__PAGE EXTRACT__:
○ ○ ○ ○

In the recent Talent Management magazine there was an interesting article titled: Intricacies of Creating A Coaching Culture.

In the article the authors (Emily Hoole and Douglas Riddle) thoroughly explore the organizational efforts at reducing the use of external coaches and moving towards building an internal executive coaching structure. While the concept sounds promising the authors appropriately caution that the implementation can be more difficult than it first appears.

As the need for leadership development grows more and more important, organizations have been steadily increasing their use of executive coaches.  This has helped build leadership pipelines and provide a strong retention tool for high potentials.

Hoole and Riddle point out that this has led to what they see as an evolution of organizations looking to create a “coaching culture” where they begin to imbue executive coaching techniques and language into the talent management process:

As a result, coaching definitions shaped by professional executive coaching gave way to coaching definitions applicable to the relationship of managers with their direct report or team leaders with their team. These definitions focused less on a particular set of activities or techniques and more on the creation of an enabling atmosphere or relationship.

○ ○ ○ ○

__WHAT YOU SHOULD DO__: Revise the coaching article, starting with "As the need" and going on through "atmosphere or relationship.", so that "high potentials" reads "rising talent".

○ ○ ○ ○

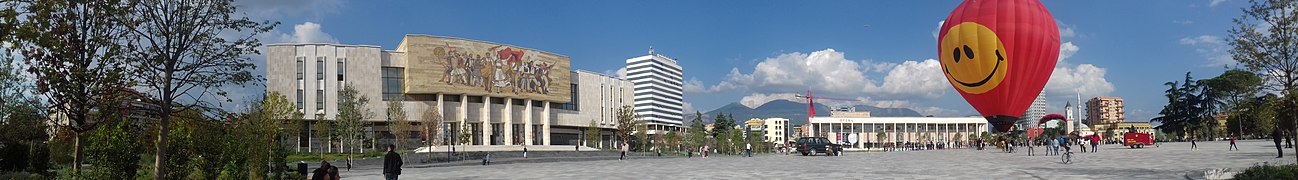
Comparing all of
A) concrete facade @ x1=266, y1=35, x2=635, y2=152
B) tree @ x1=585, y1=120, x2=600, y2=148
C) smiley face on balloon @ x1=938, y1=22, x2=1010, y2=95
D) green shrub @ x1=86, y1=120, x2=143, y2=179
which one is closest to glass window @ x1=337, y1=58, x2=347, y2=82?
concrete facade @ x1=266, y1=35, x2=635, y2=152

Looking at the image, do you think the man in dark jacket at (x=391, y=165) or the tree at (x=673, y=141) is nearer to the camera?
the man in dark jacket at (x=391, y=165)

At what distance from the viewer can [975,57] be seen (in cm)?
3003

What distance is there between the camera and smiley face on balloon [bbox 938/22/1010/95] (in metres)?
29.4

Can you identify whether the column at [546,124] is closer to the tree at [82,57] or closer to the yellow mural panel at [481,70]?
the yellow mural panel at [481,70]

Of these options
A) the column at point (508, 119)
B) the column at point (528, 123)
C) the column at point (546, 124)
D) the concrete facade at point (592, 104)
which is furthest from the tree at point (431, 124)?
the concrete facade at point (592, 104)

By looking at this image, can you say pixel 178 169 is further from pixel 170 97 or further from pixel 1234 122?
pixel 1234 122

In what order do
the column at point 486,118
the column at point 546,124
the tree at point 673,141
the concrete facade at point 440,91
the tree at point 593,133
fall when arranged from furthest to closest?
the tree at point 673,141, the tree at point 593,133, the column at point 546,124, the column at point 486,118, the concrete facade at point 440,91

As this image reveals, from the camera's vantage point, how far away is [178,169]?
16156mm

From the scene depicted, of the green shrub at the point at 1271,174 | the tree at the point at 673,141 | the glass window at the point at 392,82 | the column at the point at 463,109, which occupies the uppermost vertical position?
the glass window at the point at 392,82

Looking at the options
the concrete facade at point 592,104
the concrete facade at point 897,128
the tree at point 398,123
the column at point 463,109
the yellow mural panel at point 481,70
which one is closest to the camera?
the tree at point 398,123

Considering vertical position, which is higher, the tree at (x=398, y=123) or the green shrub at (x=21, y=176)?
the tree at (x=398, y=123)

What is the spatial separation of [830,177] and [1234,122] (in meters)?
77.9

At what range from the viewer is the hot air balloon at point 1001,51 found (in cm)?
2900

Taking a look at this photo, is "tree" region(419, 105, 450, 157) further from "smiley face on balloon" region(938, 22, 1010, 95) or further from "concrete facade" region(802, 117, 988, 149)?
"concrete facade" region(802, 117, 988, 149)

○ ○ ○ ○

__EXERCISE RESPONSE__:
As the need for leadership development grows more and more important, organizations have been steadily increasing their use of executive coaches.  This has helped build leadership pipelines and provide a strong retention tool for rising talent.

Hoole and Riddle point out that this has led to what they see as an evolution of organizations looking to create a “coaching culture” where they begin to imbue executive coaching techniques and language into the talent management process:

As a result, coaching definitions shaped by professional executive coaching gave way to coaching definitions applicable to the relationship of managers with their direct report or team leaders with their team. These definitions focused less on a particular set of activities or techniques and more on the creation of an enabling atmosphere or relationship.